Simulator Module
The simulator module is designed to orchestrate one or several simulation executions with a given solver.
Hence, an Simulator
abstract class extracts general arguments from the "simulator"
dictionary of the configuration file such as:
exec_cmd (str)
: the solver execution command that is to be launched in the terminal,ref_input (str)
: the path to the solver input template,sim_args (dict)
: simulation arguments with which to customize the template,post_process (dict)
: post-processing arguments to indicate which variables to extract from which result files.

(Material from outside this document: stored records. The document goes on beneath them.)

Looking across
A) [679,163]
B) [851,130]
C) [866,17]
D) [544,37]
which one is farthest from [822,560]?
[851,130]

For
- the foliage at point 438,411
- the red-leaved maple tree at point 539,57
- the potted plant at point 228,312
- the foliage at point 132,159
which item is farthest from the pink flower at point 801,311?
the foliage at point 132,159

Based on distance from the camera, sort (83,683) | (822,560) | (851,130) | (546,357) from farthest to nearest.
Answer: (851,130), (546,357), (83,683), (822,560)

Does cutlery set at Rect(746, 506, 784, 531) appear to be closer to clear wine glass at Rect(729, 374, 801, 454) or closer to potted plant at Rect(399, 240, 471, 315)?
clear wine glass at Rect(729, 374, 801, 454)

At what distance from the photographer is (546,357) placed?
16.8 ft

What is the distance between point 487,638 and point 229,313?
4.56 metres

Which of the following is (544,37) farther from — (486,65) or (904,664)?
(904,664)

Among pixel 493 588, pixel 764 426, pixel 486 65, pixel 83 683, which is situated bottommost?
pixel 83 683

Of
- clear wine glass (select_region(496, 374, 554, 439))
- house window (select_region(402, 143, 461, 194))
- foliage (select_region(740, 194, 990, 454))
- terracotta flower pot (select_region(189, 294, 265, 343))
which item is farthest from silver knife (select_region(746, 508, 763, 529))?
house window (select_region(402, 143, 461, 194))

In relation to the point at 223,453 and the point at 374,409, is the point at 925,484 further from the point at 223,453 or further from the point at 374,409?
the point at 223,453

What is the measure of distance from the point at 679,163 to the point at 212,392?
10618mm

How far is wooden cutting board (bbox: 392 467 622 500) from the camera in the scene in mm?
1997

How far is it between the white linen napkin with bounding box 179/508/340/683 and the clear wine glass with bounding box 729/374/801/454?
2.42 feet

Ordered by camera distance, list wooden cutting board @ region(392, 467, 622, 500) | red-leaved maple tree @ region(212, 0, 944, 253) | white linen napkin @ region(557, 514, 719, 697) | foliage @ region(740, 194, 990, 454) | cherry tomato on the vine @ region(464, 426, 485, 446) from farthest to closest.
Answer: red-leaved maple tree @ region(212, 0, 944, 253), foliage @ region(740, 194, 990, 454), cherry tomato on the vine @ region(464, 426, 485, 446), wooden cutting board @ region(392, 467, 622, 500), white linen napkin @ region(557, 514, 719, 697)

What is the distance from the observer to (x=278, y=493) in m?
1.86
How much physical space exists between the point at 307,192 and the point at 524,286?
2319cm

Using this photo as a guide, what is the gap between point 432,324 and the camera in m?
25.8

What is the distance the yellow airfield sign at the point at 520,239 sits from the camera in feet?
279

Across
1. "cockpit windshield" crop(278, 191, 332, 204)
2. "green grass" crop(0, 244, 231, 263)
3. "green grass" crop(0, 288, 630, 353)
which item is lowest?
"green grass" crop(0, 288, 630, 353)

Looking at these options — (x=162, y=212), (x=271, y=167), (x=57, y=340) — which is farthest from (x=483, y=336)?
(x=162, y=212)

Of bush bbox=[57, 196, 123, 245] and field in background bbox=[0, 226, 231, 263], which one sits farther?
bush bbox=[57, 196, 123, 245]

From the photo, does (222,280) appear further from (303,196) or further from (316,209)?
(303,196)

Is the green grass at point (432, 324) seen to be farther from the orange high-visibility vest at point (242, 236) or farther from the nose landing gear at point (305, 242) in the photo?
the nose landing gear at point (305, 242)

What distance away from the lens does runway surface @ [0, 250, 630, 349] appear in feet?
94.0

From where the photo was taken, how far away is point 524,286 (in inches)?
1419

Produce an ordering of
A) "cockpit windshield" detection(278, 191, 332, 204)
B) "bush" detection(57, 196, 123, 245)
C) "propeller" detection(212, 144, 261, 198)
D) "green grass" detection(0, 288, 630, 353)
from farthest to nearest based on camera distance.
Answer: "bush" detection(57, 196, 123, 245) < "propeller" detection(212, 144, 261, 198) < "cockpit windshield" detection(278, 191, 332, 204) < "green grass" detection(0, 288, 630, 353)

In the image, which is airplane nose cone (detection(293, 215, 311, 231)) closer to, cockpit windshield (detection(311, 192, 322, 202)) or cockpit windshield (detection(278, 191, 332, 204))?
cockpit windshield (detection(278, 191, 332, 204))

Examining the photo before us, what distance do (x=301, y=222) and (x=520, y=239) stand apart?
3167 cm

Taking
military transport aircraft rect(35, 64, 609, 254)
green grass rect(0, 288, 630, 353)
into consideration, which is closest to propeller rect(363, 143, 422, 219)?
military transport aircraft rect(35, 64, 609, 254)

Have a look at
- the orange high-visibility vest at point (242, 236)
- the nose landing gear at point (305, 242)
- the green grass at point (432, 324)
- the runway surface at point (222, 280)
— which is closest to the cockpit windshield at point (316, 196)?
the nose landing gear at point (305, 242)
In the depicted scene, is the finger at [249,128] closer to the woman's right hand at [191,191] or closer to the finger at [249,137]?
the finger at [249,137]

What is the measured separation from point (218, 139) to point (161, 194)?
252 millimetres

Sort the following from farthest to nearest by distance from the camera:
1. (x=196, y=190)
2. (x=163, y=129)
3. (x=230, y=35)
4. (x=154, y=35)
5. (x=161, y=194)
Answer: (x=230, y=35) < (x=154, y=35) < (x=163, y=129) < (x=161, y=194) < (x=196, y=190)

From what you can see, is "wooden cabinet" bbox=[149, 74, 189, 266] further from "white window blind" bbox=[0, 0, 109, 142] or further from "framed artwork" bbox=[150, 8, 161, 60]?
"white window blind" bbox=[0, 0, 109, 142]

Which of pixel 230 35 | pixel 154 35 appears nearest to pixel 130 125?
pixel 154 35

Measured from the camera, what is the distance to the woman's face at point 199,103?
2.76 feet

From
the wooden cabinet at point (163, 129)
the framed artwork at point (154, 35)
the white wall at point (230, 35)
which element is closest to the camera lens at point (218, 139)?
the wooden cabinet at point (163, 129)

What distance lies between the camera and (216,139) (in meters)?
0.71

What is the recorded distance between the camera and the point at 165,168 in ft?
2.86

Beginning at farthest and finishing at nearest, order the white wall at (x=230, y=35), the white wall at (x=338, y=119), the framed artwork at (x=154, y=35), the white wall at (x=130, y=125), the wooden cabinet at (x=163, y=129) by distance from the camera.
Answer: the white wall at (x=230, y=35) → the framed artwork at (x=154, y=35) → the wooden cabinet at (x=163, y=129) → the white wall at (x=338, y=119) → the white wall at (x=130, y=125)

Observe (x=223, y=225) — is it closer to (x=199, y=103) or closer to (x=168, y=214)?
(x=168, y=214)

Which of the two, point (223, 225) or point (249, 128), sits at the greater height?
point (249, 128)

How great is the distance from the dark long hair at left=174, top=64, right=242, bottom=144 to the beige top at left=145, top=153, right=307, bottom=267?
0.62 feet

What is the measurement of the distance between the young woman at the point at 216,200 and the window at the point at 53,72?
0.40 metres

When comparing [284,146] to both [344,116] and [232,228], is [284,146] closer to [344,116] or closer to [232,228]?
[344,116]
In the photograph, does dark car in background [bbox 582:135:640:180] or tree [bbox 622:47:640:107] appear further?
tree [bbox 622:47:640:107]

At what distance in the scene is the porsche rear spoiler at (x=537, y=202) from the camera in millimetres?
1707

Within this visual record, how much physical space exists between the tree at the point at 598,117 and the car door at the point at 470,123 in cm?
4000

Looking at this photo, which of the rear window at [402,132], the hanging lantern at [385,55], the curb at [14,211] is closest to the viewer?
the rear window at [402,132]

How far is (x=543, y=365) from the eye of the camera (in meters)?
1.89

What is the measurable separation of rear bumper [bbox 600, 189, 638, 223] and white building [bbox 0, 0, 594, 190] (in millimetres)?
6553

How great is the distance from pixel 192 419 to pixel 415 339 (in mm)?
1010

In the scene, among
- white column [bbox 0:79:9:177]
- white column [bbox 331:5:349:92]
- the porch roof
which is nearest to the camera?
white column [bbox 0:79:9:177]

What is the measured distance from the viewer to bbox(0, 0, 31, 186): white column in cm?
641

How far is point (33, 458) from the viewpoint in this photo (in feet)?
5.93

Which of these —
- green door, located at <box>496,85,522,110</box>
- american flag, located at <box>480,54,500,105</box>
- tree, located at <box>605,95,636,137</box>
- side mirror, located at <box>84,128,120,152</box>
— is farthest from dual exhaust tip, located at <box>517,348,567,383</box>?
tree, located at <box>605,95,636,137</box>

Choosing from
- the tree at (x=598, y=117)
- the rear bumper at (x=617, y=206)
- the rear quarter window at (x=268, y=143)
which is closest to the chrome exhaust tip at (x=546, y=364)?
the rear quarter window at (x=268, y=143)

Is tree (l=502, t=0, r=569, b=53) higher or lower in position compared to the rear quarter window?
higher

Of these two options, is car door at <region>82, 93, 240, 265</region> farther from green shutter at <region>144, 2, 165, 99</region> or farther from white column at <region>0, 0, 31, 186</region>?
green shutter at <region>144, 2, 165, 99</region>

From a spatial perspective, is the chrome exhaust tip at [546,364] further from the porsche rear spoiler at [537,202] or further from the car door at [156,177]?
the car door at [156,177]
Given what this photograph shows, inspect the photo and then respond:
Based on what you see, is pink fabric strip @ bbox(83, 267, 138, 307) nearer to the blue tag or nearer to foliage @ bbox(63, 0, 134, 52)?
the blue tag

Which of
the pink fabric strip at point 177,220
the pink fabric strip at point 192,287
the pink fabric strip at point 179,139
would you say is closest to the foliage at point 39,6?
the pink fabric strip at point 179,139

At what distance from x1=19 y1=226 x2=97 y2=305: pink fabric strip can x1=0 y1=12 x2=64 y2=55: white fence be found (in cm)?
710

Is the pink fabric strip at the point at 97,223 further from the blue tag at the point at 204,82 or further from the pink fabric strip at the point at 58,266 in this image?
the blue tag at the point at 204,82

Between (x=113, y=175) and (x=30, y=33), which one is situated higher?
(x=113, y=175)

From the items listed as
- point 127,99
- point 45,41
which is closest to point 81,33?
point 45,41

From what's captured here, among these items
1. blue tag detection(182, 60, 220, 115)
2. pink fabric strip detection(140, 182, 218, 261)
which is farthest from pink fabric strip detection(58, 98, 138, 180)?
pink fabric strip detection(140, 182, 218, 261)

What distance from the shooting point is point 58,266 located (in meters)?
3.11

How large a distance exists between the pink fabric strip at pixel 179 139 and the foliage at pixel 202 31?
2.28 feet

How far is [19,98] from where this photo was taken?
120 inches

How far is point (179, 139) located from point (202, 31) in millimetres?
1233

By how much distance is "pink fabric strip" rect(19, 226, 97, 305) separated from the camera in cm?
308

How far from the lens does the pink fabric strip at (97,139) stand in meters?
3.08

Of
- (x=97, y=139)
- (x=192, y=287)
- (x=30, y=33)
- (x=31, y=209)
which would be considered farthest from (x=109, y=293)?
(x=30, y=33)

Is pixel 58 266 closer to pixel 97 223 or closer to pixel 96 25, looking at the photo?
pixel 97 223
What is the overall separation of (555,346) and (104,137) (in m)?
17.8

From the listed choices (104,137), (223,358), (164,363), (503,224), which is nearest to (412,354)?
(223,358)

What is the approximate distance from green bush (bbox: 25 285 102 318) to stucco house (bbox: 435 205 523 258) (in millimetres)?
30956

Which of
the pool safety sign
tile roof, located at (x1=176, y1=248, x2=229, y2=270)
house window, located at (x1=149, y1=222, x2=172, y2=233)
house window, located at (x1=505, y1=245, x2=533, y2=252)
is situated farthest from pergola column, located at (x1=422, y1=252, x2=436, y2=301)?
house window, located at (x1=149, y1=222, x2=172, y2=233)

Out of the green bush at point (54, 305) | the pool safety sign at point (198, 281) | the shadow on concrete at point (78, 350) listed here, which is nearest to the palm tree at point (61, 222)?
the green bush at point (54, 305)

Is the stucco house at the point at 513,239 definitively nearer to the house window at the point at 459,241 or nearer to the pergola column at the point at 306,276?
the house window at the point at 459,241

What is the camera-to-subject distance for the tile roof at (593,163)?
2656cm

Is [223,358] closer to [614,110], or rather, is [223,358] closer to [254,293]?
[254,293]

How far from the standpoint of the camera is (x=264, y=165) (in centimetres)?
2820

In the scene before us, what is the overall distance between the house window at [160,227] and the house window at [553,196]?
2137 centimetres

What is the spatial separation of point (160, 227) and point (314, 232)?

Then, any subclass inheriting from Simulator
can be built by overriding two abstract methods:
process_config
: which goes through the configuration file making sure expected entries are well defined,execute_sim
: which defines how a simulation should be executed.
Note
All simulator parameters are described in their respective class definition (see Simulator
, WolfSimulator
).
Wolf Simulator
The WolfSimulator
class illustrates how Simulator
can be inherited to perform Wolf
simulations. In addition to the mandatory methods, several others are introduced in order to facilitate the simulation progress monitoring (see sim_pro
and monitor_sim_progress
) and the results post-processing (see post_process
).
Finally, a mechanism of fault management is introduced with a kill_all
method. The idea here is simply to provide a function to kill all active simulations in case something goes wrong in the main program. In the context of an optimization for instance, this feature is particularly important if the user wants to interrupt the main program without having to kill all simulations by hand.
Debug Simulator
The DebugSimulator
class was introduced to facilitate prototyping and debugging. Instead of a real simulation execution, it directly evaluates the Ackley function for a given candidate.
Quick Experiment
The auto_simulator.py
scripts is called with the simulator
command. It enables basic testing and execution for a given configuration file:
simulator --help
usage: simulator [-h] [-c CONFIG] [-f FILE] [-o OUTDIR]
options:
-h, --help show this help message and exit
-c CONFIG, --config CONFIG
config: --config=/path/to/config.json (default: None)
-f FILE, --file FILE input mesh file: --file=/path/to/file.mesh (default: )
-o OUTDIR, --outdir OUTDIR
simulation output directory (default: )
For instance the commands below will generate a deformed profile, its associated mesh and perform a simulation with it:
# from aero-optim to naca_base
cd examples/NACA12/naca_base
ffd -f ../data/naca12.dat -nc 2 -d "0. 0. 1. 1."
mesh --config=naca_base.json --file=output/naca12_g0_c0.dat
simulator --config=naca_base.json --file=output/naca_base.mesh
A zoomed view of the solution mach field plotted with vizir4
is illustrated below:
Advanced Simulator
Considering the variety of solvers, execution environment, etc., the Simulator
class is theoretically adaptable to any use case. In general, it is good practice to keep track of any Python subprocess spawned by the application. However, depending on the user's situation, more sophisticated monitoring routines may need to be implemented.
For a cluster using a slurm batch scheduler for instance, there are multiple ways to submit simulations whether they are submitted interactively (e.g. with srun
) or not (e.g. with sbatch
). In the latter case, progress monitoring cannot be made through simple subprocess tracking but by interacting with the batch scheduler database (e.g. with sacct
). Illustrative code on how to do so is available in the melissa repository (see scheduler).